DATA SUPPLIED
/---
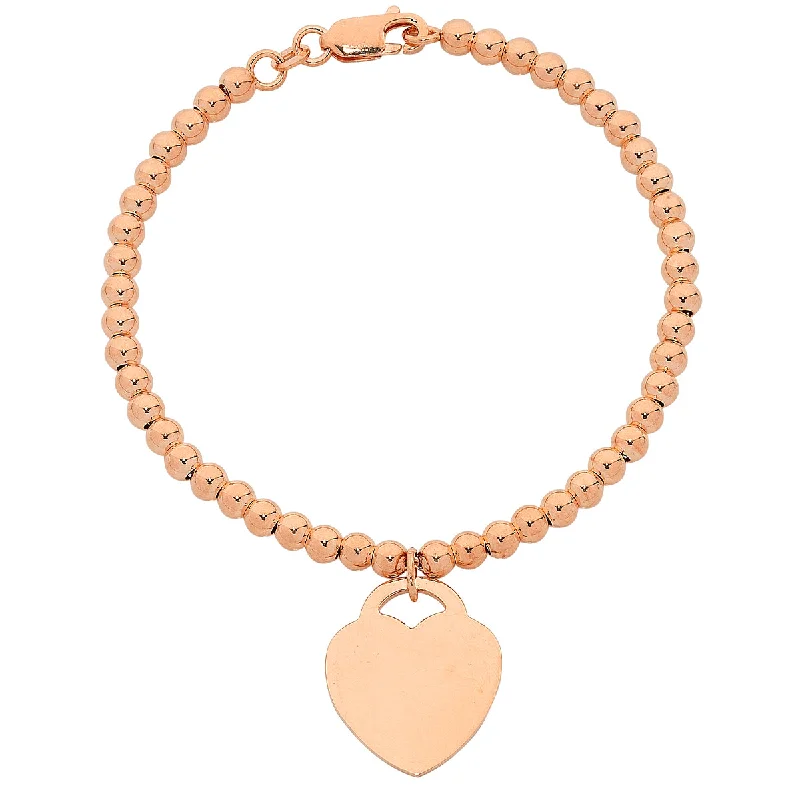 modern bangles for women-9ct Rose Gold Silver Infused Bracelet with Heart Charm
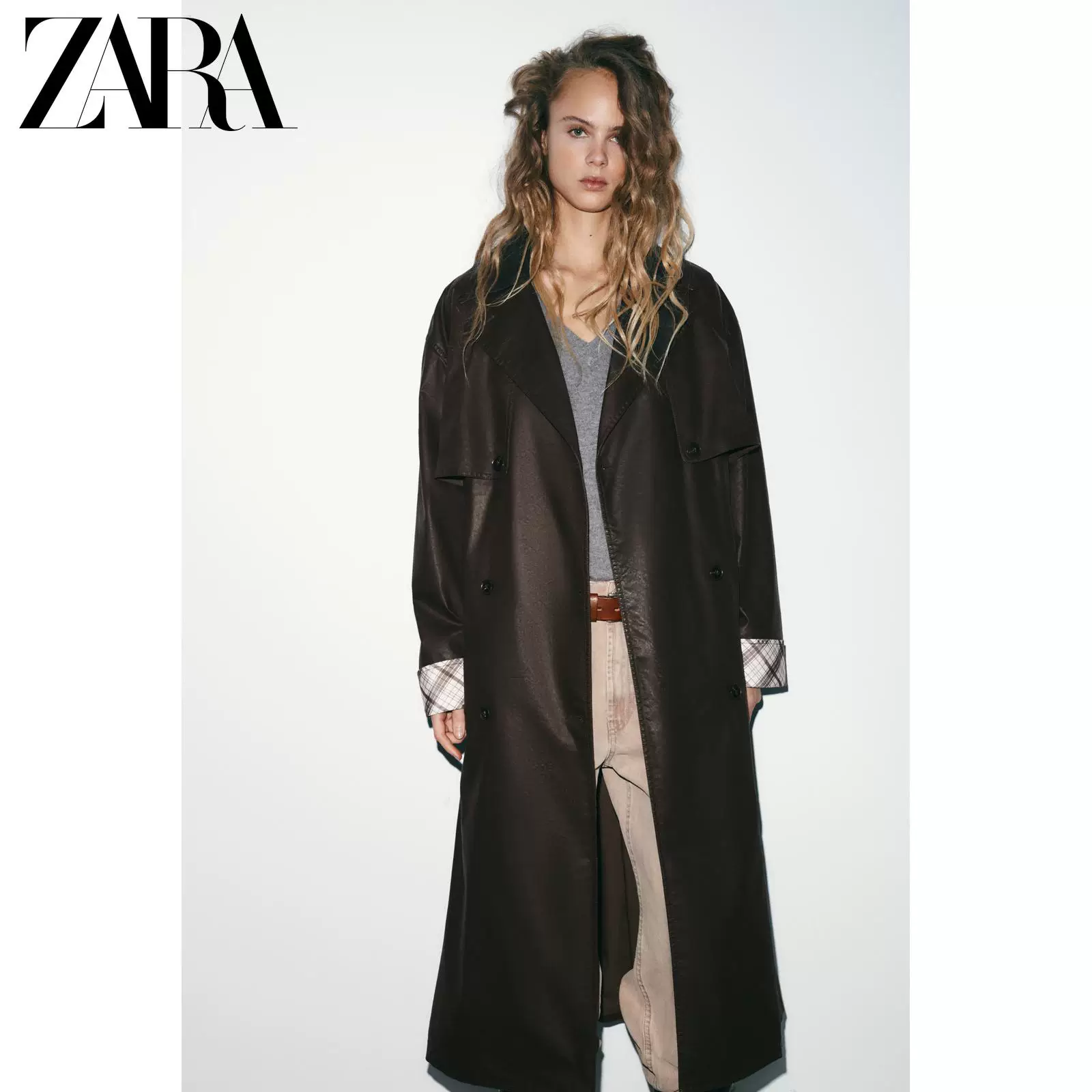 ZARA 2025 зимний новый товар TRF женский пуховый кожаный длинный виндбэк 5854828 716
\---
/---
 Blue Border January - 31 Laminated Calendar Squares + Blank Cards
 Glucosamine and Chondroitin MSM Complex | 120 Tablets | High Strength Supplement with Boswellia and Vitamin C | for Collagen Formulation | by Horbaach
\---
/---
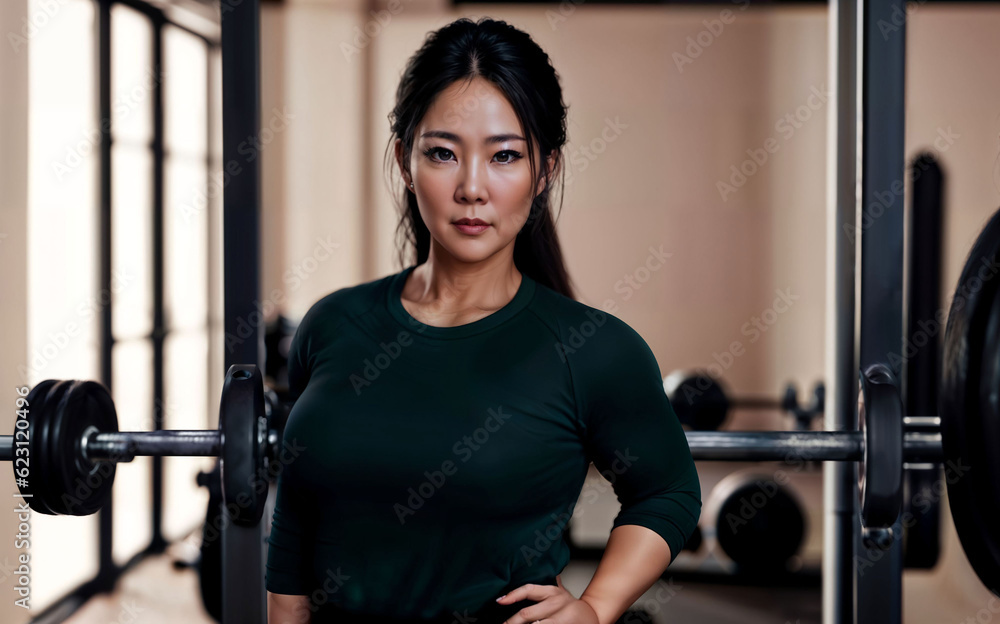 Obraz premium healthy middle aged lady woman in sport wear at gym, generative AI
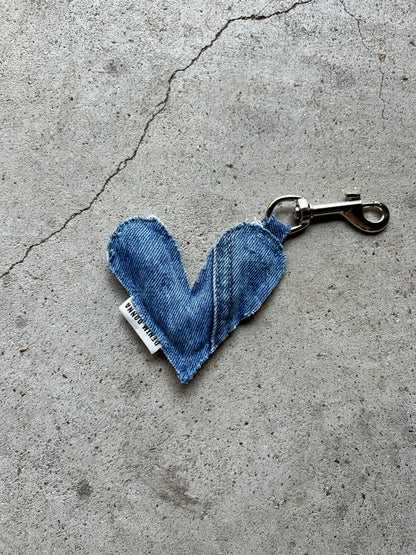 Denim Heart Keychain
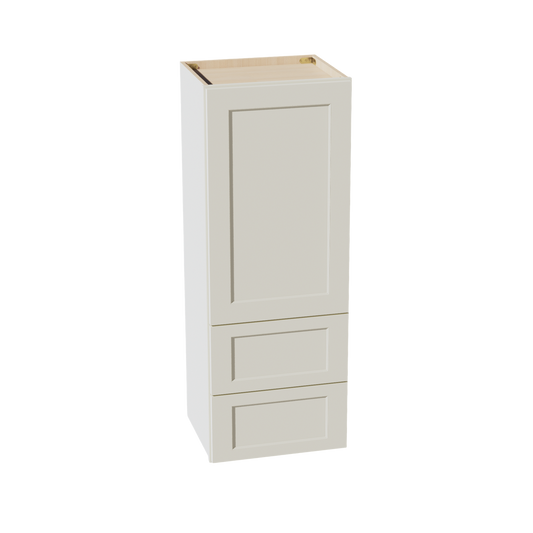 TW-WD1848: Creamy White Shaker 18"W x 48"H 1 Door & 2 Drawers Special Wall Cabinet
\---
EXERCISE DESCRIPTION
From the data above, output only the lines between the line containing "Blue Border January" and the line containing "Glucosamine and Chondroitin", inclusive, exactly as written.

RESULT OF THE TASK
 Blue Border January - 31 Laminated Calendar Squares + Blank Cards
 Glucosamine and Chondroitin MSM Complex | 120 Tablets | High Strength Supplement with Boswellia and Vitamin C | for Collagen Formulation | by Horbaach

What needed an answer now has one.